SwordGuy - It is a bit of a grey area to be honest; the T&Cs do not specifically state under different scenarios. It simply states that you need to move to a standard residential mortgage if you leave the company. The percentage you would need to pay would be based on the current valuation of the property at the time, e.g. if you bought it for $2m (this is HKD by the way, not USD sadly!) but it was worth $3m when you left the company, on a standard 70% LTV mortgage, they would lend you up to $2.1m. So in that case, there'd be no issue; you could just switch without any further deposit required. Obviously if property prices went the other way and you were in negative equity, it wouldn't be so pretty.

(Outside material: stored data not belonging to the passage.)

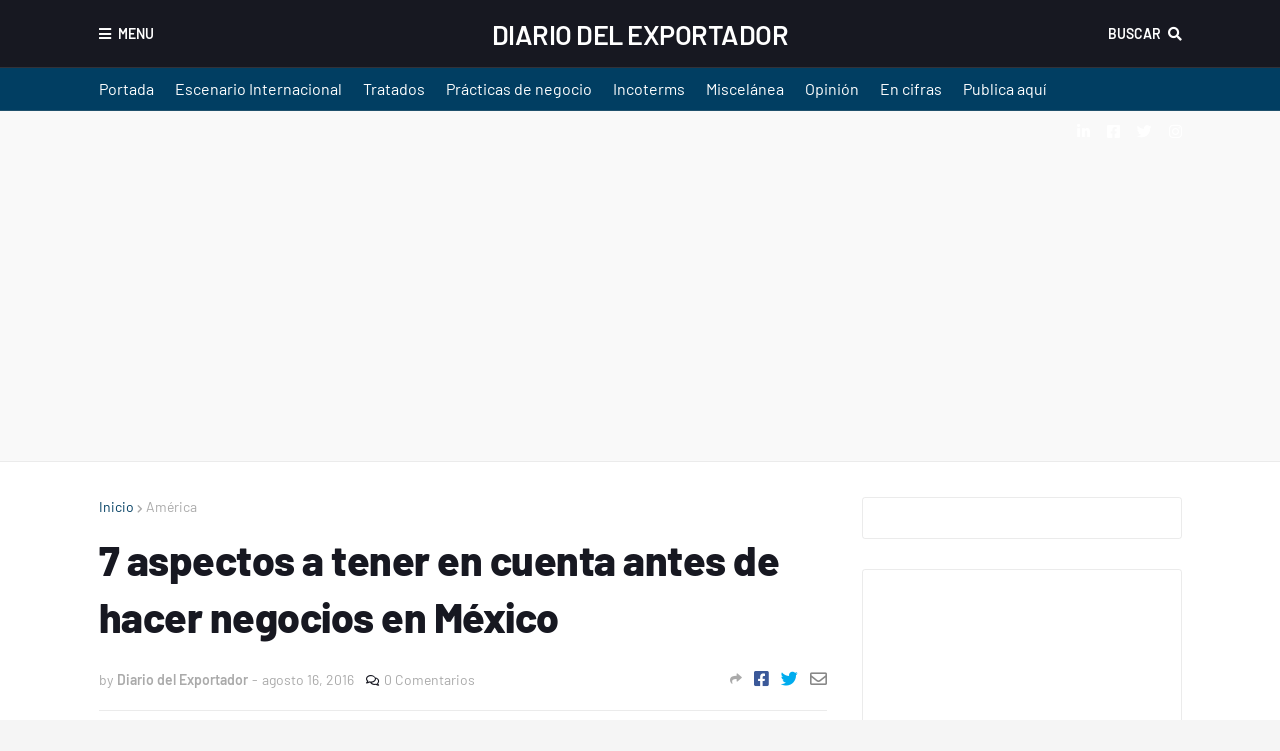

--- FILE ---
content_type: text/html; charset=utf-8
request_url: https://www.google.com/recaptcha/api2/aframe
body_size: 264
content:
<!DOCTYPE HTML><html><head><meta http-equiv="content-type" content="text/html; charset=UTF-8"></head><body><script nonce="Egnms2kzcO7MrgInBw-Rig">/** Anti-fraud and anti-abuse applications only. See google.com/recaptcha */ try{var clients={'sodar':'https://pagead2.googlesyndication.com/pagead/sodar?'};window.addEventListener("message",function(a){try{if(a.source===window.parent){var b=JSON.parse(a.data);var c=clients[b['id']];if(c){var d=document.createElement('img');d.src=c+b['params']+'&rc='+(localStorage.getItem("rc::a")?sessionStorage.getItem("rc::b"):"");window.document.body.appendChild(d);sessionStorage.setItem("rc::e",parseInt(sessionStorage.getItem("rc::e")||0)+1);localStorage.setItem("rc::h",'1768752254425');}}}catch(b){}});window.parent.postMessage("_grecaptcha_ready", "*");}catch(b){}</script></body></html>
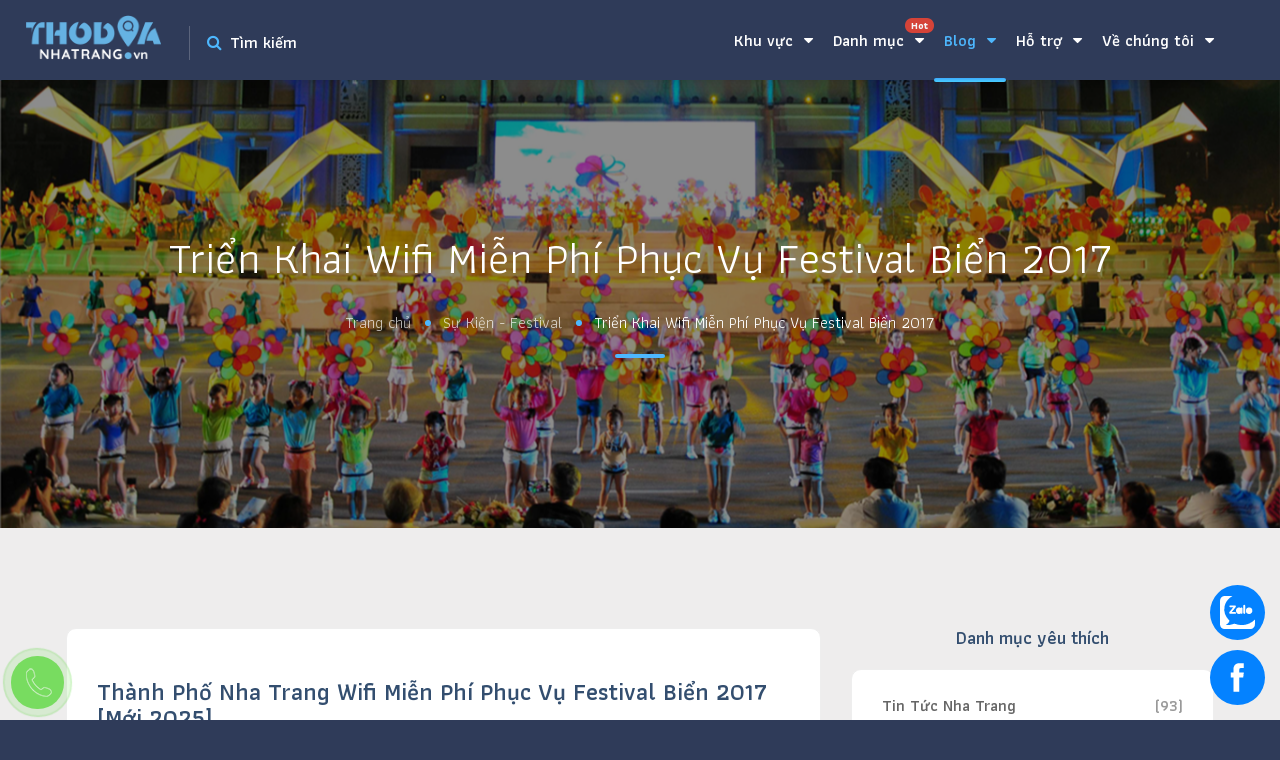

--- FILE ---
content_type: text/javascript; charset=utf-8
request_url: https://thodianhatrang.vn/Scripts/thodia/ListReviews?v=eWGNNwQE36wOkfHXT56PvwT7X3brYSfwPhO2U9T2x7Y1
body_size: 1029
content:
$(function(){$("body").on("click",".change-page",function(){var n=$(this).data("page"),t=$(this).data("placeid");$("#listreviews").load("/Listing/ListReviews",{page:parseInt(n),placeID:t.toString()},function(){var n=$("#add-review .card-popup-rainingvis");n.each(function(){var n=$(this).attr("data-starrating2");$("<i class='fa fa-star'><\/i>").duplicate(n).prependTo(this)});$("html, body").animate({scrollTop:$("#sec4").offset().top-150},500)})});$("body").on("click",".prevposts-link-reviews",function(){var n=$(".current-page").data("page"),t=$(".current-page").data("placeid");$("#listreviews").load("/Listing/ListReviews",{page:parseInt(n-1),placeID:t.toString()},function(){var n=$("#add-review .card-popup-rainingvis");n.each(function(){var n=$(this).attr("data-starrating2");$("<i class='fa fa-star'><\/i>").duplicate(n).prependTo(this)});$("html, body").animate({scrollTop:$("#sec4").offset().top-150},500)})});$("body").on("click",".nextposts-link-reviews",function(){var n=$(".current-page").data("page"),t=$(".current-page").data("placeid");$("#listreviews").load("/Listing/ListReviews",{page:parseInt(n+1),placeID:t.toString()},function(){var n=$("#add-review .card-popup-rainingvis");n.each(function(){var n=$(this).attr("data-starrating2");$("<i class='fa fa-star'><\/i>").duplicate(n).prependTo(this)});$("html, body").animate({scrollTop:$("#sec4").offset().top-150},500)})});$(".btn-review").on("click",function(n){n.preventDefault();var t={Name:$("#Name").val(),Email:$("#Email").val(),Description:$("#Description").val(),PlaceID:$("#PlaceID").val(),MemberID:$("#MemberID").val(),Points:$(".leave-rating input[type=radio]:checked").val()};$.ajax({url:"/review",type:"POST",dataType:"json",data:t,success:function(n){n.success?($("#countreviews").load("/Listing/CountReviews",{placeID:$("#PlaceID").val().toString()}),$("#listreviews").load("/Listing/ListReviews",{page:1,placeID:$("#PlaceID").val().toString()},function(){var n=$("#add-review .card-popup-rainingvis");n.each(function(){var n=$(this).attr("data-starrating2");$("<i class='fa fa-star'><\/i>").duplicate(n).prependTo(this)});$("html, body").animate({scrollTop:$("#sec4").offset().top-150},500)}),$(".list-single-header .listing-rating span").html("("+n.count+" đánh giá)"),$("#Description").val("")):alert("Vui lòng chọn điểm đánh giá.")},error:function(){alert("Có lỗi xảy ra khi nhận xét.")}})});$(".btnComments").on("click",function(n){n.preventDefault();var t={Name:$("#Name").val(),Email:$("#Email").val(),Description:$("#Description").val(),ArticleID:$("#ArticleID").val(),MemberID:$("#MemberID").val()};$.ajax({url:"/comment",type:"POST",dataType:"json",data:t,success:function(){$("#listcomments").load("/Blog/ListComments",{page:1,articleID:$("#ArticleID").val().toString()},function(){$("html, body").animate({scrollTop:$(".reviews-comments-wrap").offset().top-150},900)});$("#Description").val("")},error:function(){alert("Có lỗi xảy ra khi bình luận.")}})});$("body").on("click",".repcomments",function(n){n.preventDefault();var t=$(this).data("idcomments");$("#rep-comments-"+t).show();$("html, body").animate({scrollTop:$("#Description-"+t).offset().top-150},500)});$("body").on("click",".replycomments",function(){var t=$(this).data("page"),n=$(this).data("parentid"),i={ParentID:n.toString(),Name:$("#Name").val(),Email:$("#Email").val(),Description:$("#Description-"+n).val(),ArticleID:$("#ArticleID").val(),MemberID:$("#MemberID").val()};$.ajax({url:"/comment",type:"POST",dataType:"json",data:i,success:function(){$("#listcomments").load("/Blog/ListComments",{page:parseInt(t),articleID:$("#ArticleID").val().toString()},function(){$("html, body").animate({scrollTop:$("#Description-"+IDcomment).offset().top-150},500)})},error:function(){alert("Có lỗi xảy ra khi bình luận.")}})});$("body").on("click",".change-page-comments",function(){var n=$(this).data("page"),t=$(this).data("articleid");$("#listcomments").load("/Blog/ListComments",{page:parseInt(n),articleID:t.toString()},function(){$("html, body").animate({scrollTop:$(".reviews-comments-wrap").offset().top-150},900)})});$("body").on("click",".prevposts-link-reviews-comments",function(){var n=$(".current-page").data("page"),t=$(".current-page").data("articleid");$("#listcomments").load("/Blog/ListComments",{page:parseInt(n-1),articleID:t.toString()},function(){$("html, body").animate({scrollTop:$(".reviews-comments-wrap").offset().top-150},900)})});$("body").on("click",".nextposts-link-reviews-comments",function(){var n=$(".current-page").data("page"),t=$(".current-page").data("articleid");$("#listcomments").load("/Blog/ListComments",{page:parseInt(n+1),articleID:t.toString()},function(){$("html, body").animate({scrollTop:$(".reviews-comments-wrap").offset().top-150},900)})})})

How far they would actually go to enforce this in practice is difficult to tell; I suspect if you were made redundant you might have a case to argue, but if you got fired or left of your own accord, maybe not so much!

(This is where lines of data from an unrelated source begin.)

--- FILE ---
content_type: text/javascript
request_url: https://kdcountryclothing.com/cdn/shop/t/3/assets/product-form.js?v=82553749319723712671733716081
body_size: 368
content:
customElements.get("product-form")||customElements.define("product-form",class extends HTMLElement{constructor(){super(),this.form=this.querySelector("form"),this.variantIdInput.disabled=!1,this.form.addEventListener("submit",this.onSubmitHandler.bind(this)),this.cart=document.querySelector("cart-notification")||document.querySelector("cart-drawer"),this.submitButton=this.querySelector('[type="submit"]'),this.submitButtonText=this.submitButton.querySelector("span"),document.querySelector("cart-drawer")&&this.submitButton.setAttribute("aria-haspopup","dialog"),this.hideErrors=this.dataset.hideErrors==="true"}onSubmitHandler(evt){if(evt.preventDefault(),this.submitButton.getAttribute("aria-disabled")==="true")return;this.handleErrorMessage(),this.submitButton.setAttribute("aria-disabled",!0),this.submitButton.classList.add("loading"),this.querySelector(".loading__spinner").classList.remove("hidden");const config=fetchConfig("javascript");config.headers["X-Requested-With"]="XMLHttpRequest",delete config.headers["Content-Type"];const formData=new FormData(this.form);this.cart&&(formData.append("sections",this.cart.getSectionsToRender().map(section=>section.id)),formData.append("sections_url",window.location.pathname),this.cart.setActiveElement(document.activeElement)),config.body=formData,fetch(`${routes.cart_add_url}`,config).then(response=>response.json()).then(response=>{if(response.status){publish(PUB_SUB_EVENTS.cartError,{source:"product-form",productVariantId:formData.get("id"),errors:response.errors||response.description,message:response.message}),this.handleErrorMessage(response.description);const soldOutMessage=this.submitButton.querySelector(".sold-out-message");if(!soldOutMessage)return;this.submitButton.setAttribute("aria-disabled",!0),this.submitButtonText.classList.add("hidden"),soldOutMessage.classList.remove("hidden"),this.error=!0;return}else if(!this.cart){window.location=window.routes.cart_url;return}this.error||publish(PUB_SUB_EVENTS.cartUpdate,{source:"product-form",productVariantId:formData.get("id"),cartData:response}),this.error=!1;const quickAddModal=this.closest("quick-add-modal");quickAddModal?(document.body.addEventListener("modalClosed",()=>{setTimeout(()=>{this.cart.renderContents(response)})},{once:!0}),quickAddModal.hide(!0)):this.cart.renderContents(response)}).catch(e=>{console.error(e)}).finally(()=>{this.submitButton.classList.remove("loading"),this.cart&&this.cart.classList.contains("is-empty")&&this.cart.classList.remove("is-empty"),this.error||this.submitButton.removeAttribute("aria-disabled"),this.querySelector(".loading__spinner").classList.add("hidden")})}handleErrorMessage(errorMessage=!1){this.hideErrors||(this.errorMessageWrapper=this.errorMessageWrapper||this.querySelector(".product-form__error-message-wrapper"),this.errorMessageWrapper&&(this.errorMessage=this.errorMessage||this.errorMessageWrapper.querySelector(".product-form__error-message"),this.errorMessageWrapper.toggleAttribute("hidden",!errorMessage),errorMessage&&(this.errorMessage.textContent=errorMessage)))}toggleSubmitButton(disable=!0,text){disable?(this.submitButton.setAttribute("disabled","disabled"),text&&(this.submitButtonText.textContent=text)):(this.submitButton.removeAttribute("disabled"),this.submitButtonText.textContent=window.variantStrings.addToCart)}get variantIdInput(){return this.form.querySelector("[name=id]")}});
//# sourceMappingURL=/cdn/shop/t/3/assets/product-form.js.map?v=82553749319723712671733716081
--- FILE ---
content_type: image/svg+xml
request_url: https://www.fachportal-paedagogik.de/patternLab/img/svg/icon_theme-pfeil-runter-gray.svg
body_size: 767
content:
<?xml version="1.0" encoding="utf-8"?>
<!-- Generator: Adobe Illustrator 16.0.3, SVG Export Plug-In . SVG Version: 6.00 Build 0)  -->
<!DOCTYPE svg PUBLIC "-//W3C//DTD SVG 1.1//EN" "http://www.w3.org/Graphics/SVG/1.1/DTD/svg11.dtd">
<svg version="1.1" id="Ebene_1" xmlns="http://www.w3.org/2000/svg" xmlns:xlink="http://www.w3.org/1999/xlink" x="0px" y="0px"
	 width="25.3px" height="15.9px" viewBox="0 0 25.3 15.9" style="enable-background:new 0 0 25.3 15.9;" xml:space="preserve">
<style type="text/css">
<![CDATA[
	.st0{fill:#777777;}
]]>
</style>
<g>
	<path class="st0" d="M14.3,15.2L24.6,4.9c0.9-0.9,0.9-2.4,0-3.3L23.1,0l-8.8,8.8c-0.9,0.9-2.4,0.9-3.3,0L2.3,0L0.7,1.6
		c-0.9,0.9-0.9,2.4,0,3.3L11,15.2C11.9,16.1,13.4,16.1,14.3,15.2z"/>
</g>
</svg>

How long til I could retire... I'm still working on figuring that one out! While our current spending is low, as an expat in HK we are faced with the prospect of school fees here in the coming years for 3 kids, which may change our spending levels dramatically if we decide to stay!
Waltworks - Yields are pretty reasonable I think, so does need a bit more investigation. I do have some investments in the stock market currently which I'm holding on to, though it's true that most of our excess is going towards the mortgage at the moment to try and get it out the way.